My Christmas tree, 2007


While we're at it, let's not forget the art of conversation — or the art of making love, which is also a form of tantric yoga. Some say too that friendship is an art, and it can include both of the just named arts, sex and conversation. What could be more friendly or more spiritual? Yes, almost any human activity can be an art, if artfully done; for art is as much a way of doing things, a process, as a product, whether sold or given away.  




Saturday, December 15, 2012

Art as Religion

Art is kind of like a religion to me, because i believe in it and try to live up to its ideals, which are basically spiritual:

O Art, i believe in you,
Have dedicated my life to you,
Without earthly reward.
You give me a sense of purpose in life,
As i offer my humble attempts
In your name, with hope they may live
In the hearts of those who survive me.

I just made that up and could probably continue the poem, but you get the idea.

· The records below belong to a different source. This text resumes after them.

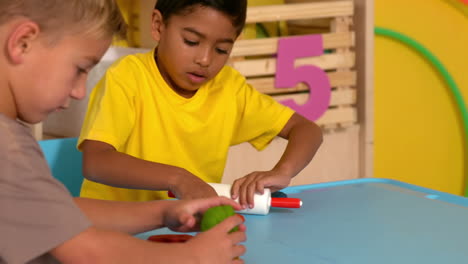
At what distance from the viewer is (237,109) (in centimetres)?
133

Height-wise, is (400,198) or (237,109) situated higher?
(237,109)

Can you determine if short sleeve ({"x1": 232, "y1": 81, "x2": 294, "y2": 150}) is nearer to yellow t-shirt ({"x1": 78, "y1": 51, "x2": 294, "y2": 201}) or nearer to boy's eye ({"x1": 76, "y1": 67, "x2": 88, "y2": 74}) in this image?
yellow t-shirt ({"x1": 78, "y1": 51, "x2": 294, "y2": 201})

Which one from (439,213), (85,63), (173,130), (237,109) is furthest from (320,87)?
(85,63)

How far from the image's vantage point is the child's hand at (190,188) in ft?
3.15

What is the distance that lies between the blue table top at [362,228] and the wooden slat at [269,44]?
0.70m

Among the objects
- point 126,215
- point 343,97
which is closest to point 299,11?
point 343,97

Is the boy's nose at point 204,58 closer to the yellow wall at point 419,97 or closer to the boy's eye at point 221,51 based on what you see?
the boy's eye at point 221,51

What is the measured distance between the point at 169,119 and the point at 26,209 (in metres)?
0.64

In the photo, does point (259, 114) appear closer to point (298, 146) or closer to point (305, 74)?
point (298, 146)

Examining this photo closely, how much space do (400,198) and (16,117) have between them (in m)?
0.62

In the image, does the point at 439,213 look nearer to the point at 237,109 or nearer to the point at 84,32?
the point at 237,109

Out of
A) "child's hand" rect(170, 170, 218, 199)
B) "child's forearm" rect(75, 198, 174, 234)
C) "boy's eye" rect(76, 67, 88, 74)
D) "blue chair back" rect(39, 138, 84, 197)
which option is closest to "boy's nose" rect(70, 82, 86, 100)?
"boy's eye" rect(76, 67, 88, 74)

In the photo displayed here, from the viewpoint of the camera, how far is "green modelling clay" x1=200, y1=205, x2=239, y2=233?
2.54ft

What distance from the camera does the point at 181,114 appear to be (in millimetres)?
1252
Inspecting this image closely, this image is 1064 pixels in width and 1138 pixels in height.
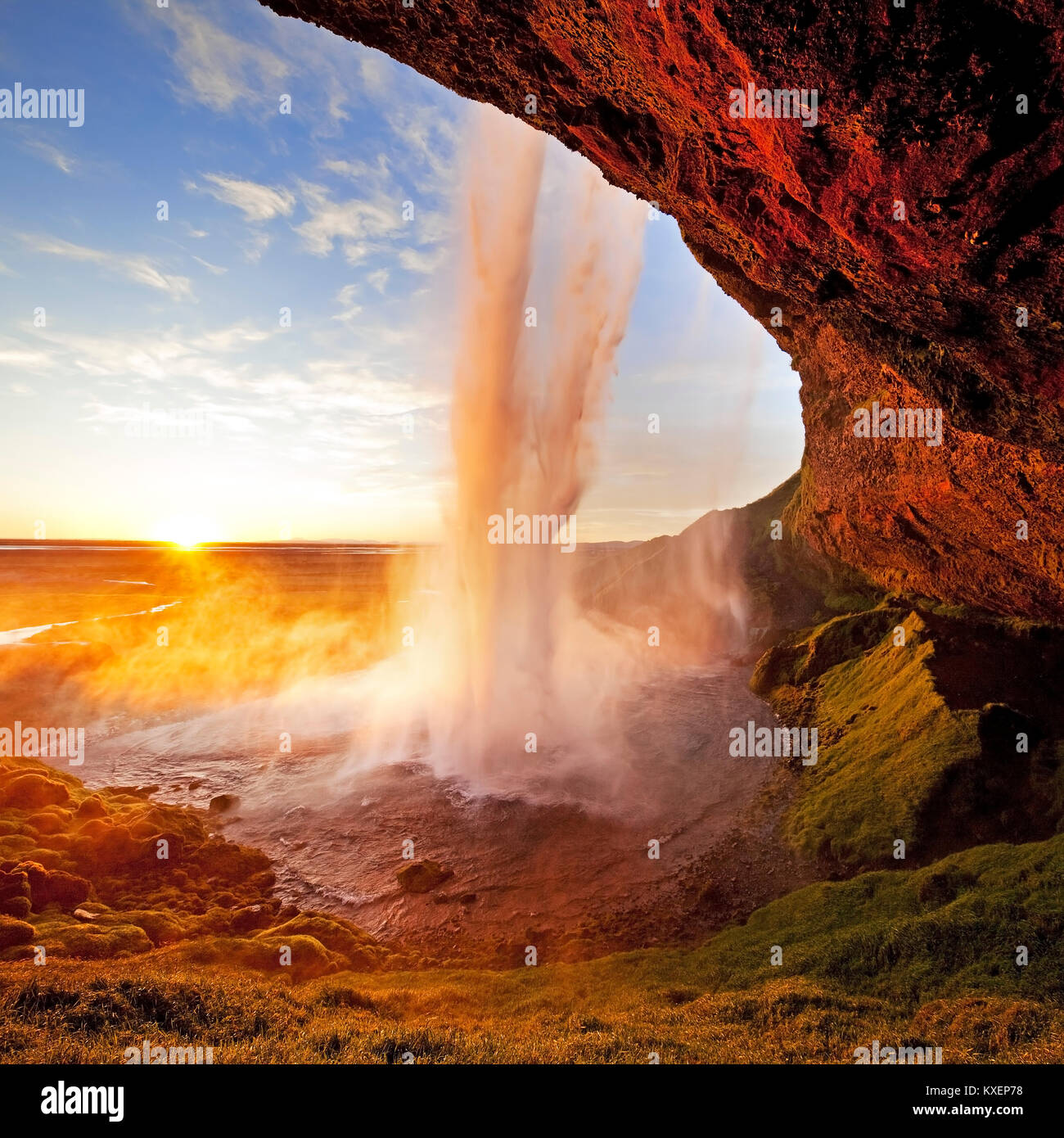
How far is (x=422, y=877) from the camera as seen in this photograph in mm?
12102

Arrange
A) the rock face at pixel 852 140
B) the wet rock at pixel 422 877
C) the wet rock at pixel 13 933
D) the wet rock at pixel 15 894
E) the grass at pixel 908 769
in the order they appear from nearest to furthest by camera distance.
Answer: the rock face at pixel 852 140 → the wet rock at pixel 13 933 → the wet rock at pixel 15 894 → the grass at pixel 908 769 → the wet rock at pixel 422 877

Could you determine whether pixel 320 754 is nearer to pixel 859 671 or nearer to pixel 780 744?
pixel 780 744

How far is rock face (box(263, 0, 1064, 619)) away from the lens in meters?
4.60

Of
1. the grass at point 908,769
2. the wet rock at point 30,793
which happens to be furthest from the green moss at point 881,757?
the wet rock at point 30,793

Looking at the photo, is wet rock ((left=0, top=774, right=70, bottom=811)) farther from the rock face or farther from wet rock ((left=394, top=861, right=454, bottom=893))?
the rock face

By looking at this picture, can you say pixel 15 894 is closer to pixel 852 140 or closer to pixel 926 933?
pixel 926 933

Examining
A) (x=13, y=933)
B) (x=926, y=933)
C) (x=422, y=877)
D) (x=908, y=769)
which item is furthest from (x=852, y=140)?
(x=13, y=933)

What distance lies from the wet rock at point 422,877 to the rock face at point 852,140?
13832mm

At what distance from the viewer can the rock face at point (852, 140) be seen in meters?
4.60

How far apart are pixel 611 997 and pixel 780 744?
12172 mm

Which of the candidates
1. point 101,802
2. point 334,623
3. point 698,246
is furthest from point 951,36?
point 334,623

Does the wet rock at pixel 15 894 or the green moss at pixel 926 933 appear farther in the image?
the wet rock at pixel 15 894

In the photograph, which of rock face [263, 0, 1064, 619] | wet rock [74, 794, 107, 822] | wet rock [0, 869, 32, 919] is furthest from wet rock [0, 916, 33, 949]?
rock face [263, 0, 1064, 619]

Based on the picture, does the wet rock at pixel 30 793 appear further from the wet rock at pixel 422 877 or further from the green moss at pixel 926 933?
the green moss at pixel 926 933
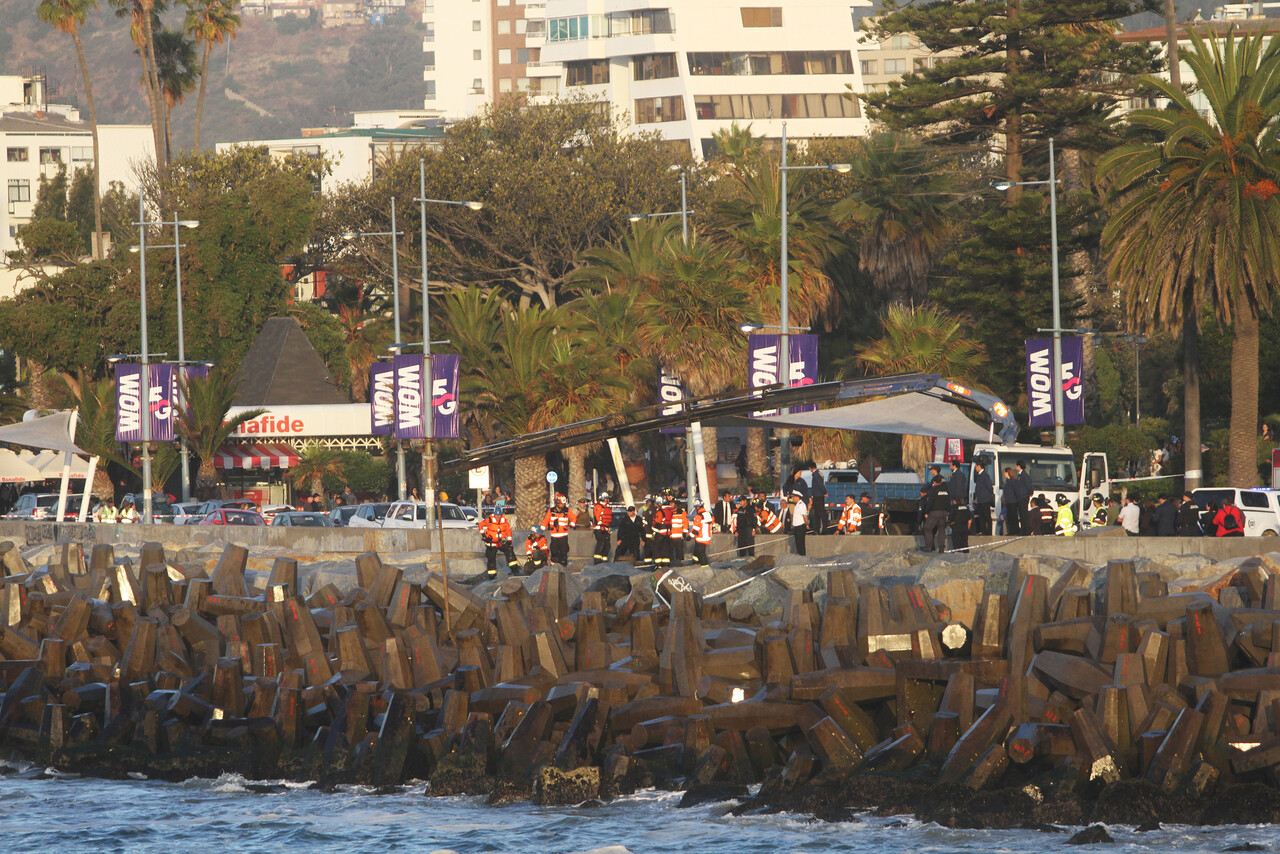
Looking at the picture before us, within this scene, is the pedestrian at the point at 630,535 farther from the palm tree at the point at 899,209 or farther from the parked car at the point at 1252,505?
the palm tree at the point at 899,209

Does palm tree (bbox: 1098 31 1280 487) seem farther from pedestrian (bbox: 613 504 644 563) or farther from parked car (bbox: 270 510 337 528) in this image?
parked car (bbox: 270 510 337 528)

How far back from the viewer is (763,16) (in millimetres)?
104562

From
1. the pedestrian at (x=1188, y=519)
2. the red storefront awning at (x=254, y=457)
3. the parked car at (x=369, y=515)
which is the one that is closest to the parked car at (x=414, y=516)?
the parked car at (x=369, y=515)

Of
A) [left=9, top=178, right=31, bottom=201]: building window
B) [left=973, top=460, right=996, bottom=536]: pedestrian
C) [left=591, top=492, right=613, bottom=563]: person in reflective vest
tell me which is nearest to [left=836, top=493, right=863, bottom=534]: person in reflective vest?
[left=973, top=460, right=996, bottom=536]: pedestrian

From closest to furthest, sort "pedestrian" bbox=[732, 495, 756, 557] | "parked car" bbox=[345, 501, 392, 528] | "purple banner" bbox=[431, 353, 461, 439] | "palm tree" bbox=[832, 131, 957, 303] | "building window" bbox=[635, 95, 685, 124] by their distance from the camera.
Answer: "pedestrian" bbox=[732, 495, 756, 557]
"parked car" bbox=[345, 501, 392, 528]
"purple banner" bbox=[431, 353, 461, 439]
"palm tree" bbox=[832, 131, 957, 303]
"building window" bbox=[635, 95, 685, 124]

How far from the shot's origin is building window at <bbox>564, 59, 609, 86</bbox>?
108 m

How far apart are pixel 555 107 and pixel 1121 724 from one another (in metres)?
64.1

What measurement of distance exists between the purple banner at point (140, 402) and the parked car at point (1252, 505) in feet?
86.1

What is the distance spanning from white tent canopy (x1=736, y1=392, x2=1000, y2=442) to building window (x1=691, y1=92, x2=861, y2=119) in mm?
72907

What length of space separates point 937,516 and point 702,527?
145 inches

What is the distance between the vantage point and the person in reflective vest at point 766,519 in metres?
31.5

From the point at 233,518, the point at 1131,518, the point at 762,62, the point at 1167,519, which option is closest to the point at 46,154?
the point at 762,62

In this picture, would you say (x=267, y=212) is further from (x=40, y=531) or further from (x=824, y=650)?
(x=824, y=650)

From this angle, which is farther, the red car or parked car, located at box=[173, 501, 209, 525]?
parked car, located at box=[173, 501, 209, 525]
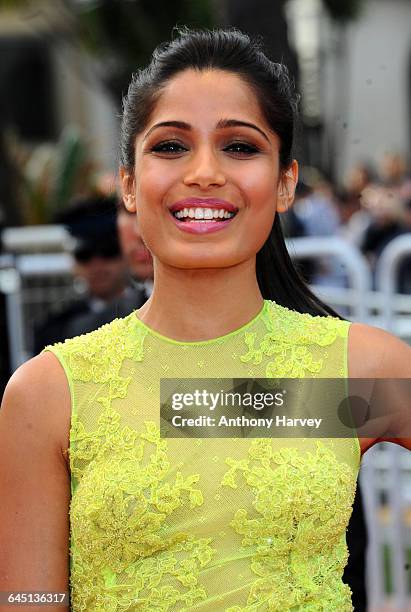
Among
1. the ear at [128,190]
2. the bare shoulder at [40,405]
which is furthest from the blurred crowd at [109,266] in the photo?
the bare shoulder at [40,405]

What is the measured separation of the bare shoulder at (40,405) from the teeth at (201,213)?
0.35m

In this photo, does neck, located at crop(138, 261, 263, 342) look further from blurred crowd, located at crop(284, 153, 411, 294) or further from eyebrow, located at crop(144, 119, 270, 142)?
blurred crowd, located at crop(284, 153, 411, 294)

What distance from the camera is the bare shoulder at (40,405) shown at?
1957mm

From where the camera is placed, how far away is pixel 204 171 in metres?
1.99

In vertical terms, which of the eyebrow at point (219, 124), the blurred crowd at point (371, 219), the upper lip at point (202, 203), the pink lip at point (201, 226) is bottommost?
the pink lip at point (201, 226)

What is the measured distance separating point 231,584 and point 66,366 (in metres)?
0.47

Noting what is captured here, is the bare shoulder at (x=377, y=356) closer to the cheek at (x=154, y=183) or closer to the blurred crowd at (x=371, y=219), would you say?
the cheek at (x=154, y=183)

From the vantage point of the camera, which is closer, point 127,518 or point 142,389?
point 127,518

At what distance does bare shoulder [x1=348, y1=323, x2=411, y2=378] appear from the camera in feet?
6.70

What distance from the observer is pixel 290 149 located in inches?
89.0

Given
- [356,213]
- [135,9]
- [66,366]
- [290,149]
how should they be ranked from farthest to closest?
[135,9] < [356,213] < [290,149] < [66,366]

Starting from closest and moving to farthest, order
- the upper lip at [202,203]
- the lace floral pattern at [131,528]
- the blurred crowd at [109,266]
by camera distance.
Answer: the lace floral pattern at [131,528] < the upper lip at [202,203] < the blurred crowd at [109,266]

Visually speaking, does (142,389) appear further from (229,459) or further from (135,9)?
(135,9)

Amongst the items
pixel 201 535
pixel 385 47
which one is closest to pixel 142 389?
pixel 201 535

Ironically, i'm actually going through a minor crisis of belief in art and sometimes wish i had just taken the commercial road and followed the money. And i had opportunities like that but, with the idealism of youth, turned them down. Still, i have no regrets and also understand that the decisions i made then — as now — are based on what seemed right at the time and, cumulatively, created my karma, my Self, for better or worse, until i die and, whatever it may or may not be worth to anyone else, the "body" of my work ascends to the iCloud.